Given passage section start

Although the City acknowledged in its final determination that the Taxpayer manufactured some of the parts it used to repair or rebuild the weapon systems, it found that substantial service activities were occurring, with only limited manufacturing of the total amount of parts used.

The Taxpayer contends that its rebuilding activities satisfied all three elements of the manufacturing definition.  The Taxpayer also contends that the complexity of the assembly processes used was more indicative of a manufacturer than a service business.

Original Material

In its final determination, the City seemed to suggest that manufacturing does not occur unless the original material is primarily raw material like the raw copper that was used to craft the copper replacement parts in BBC Brown Boveri. Although the Court in BBC Brown Boveri found that the processing of such raw material constituted manufacturing, the standard for manufacturing used by the Court and set forth in Title 23 VAC 10-500-520 refers more generally to “new material” or “original material,” respectively.  As such, the manufacturing process does not necessarily have to begin with “raw material” in the traditional sense, such as metal ore.  Whatever the starting material is, a manufacturing activity occurs as long as it is subjected to a process whereby it is changed into a substantially different material.

Process

The City stated that manufacturing typically involves the same process to create the same parts using the same manufacturing equipment.  While this may be a characteristic of a traditional assembly line manufacturing process, Virginia law only requires that the process cause a change to the original material.  See BBC Brown Boveri at 238 Va. 64, 69, 380 S.E. 2d 890, 893; Title 23 VAC 10-500-520 B 2.  The manufacturing process does not necessarily need to involve the same process, the same parts or the same equipment repeated over and over again.

Resulting Product

The City observed that the resulting product came into the facility as a weapon system and left as a weapon system.  The City found that substantial service activities were occurring, with only limited fabrication of parts to be installed in the Weapon System A unit or Weapon System B component.  The City also found that the Taxpayer used parts already owned by the federal government, purchased from third-party vendors, or retrofitted parts that were fabricated, assembled or manufactured to refurbish the systems.  The City, however, found that the rebuilt system was not different from the original product because it did not primarily consist of raw materials converted into a new item.

The main factual dispute in BBC Brown Boveri involved the taxpayer's rebuilding activities.  In that case, the work involved services and repairs to defective equipment belonging to utility companies.  See BBC Brown Boveri at 238 Va. 64, 67, 380 S.E.2d 890, 891.  The taxpayer disassembled defective units, performed engineering tests, made appropriate design changes and reassembled them.  When finished, the equipment, as a whole, retained the same character as it had when it first came to the facility.  For the Court in BBC Brown Boveri, however, the rebuilding activities consisted of manufacturing because the taxpayer's fabrication of the copper replacement components was a transformation of new material into a product of substantially different character.

The City appeared to interpret BBC Brown Boveri to require that any rebuilding process must consist primarily of the conversion of raw materials into new replacement items in order to be a manufacturing activity.  Under the unique facts of that case, the Court in BBC Brown Boveri found that manufacturing was occurring because copper replacement parts were being made from raw copper.  Under Title 23 VAC 10-500-520 C 2, “[m]ere manipulation or rearrangement of the original materials is not sufficient; there must be a substantial, well-signified transformation in form, usability, quality and adaptability rendering the original material more valuable for use than it was before.”

Given passage section end
Available data section start

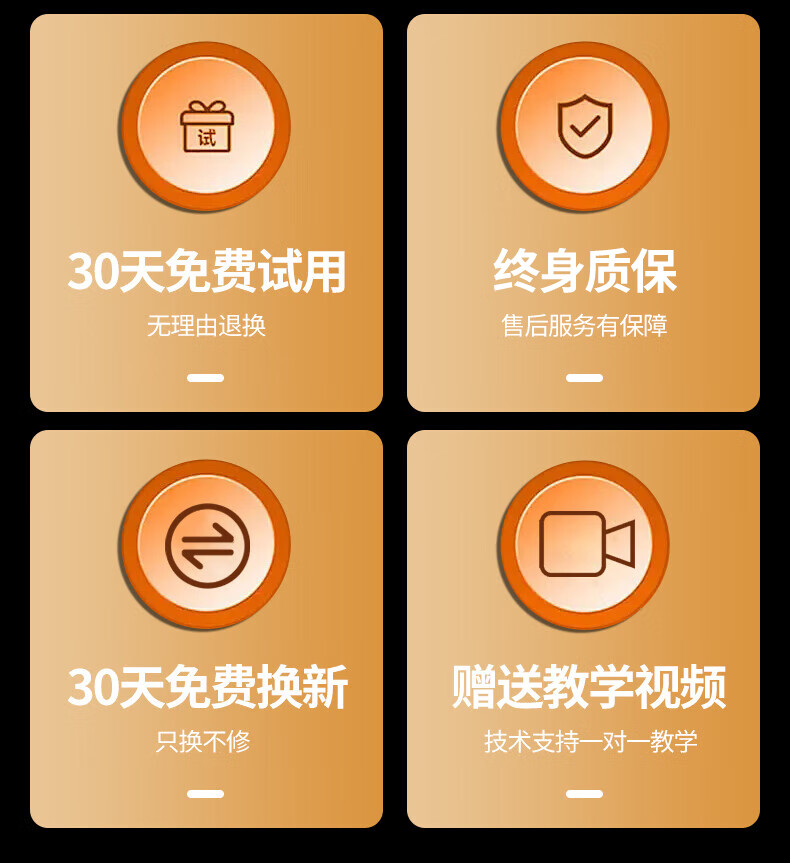 试

30天免费试用

无理由退换

终身质保

售后服务有保障

30天免费换新

只换不修

赠送教学视频

技术支持一对一教学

Available data section end

_Directions for this task:_ From the text on manufacturing, print the part that starts at the words "In its final determination, the" and stops after the words "substantially different material.". The records have no connection to the text on manufacturing.

_Response to this task:_
In its final determination, the City seemed to suggest that manufacturing does not occur unless the original material is primarily raw material like the raw copper that was used to craft the copper replacement parts in BBC Brown Boveri. Although the Court in BBC Brown Boveri found that the processing of such raw material constituted manufacturing, the standard for manufacturing used by the Court and set forth in Title 23 VAC 10-500-520 refers more generally to “new material” or “original material,” respectively.  As such, the manufacturing process does not necessarily have to begin with “raw material” in the traditional sense, such as metal ore.  Whatever the starting material is, a manufacturing activity occurs as long as it is subjected to a process whereby it is changed into a substantially different material.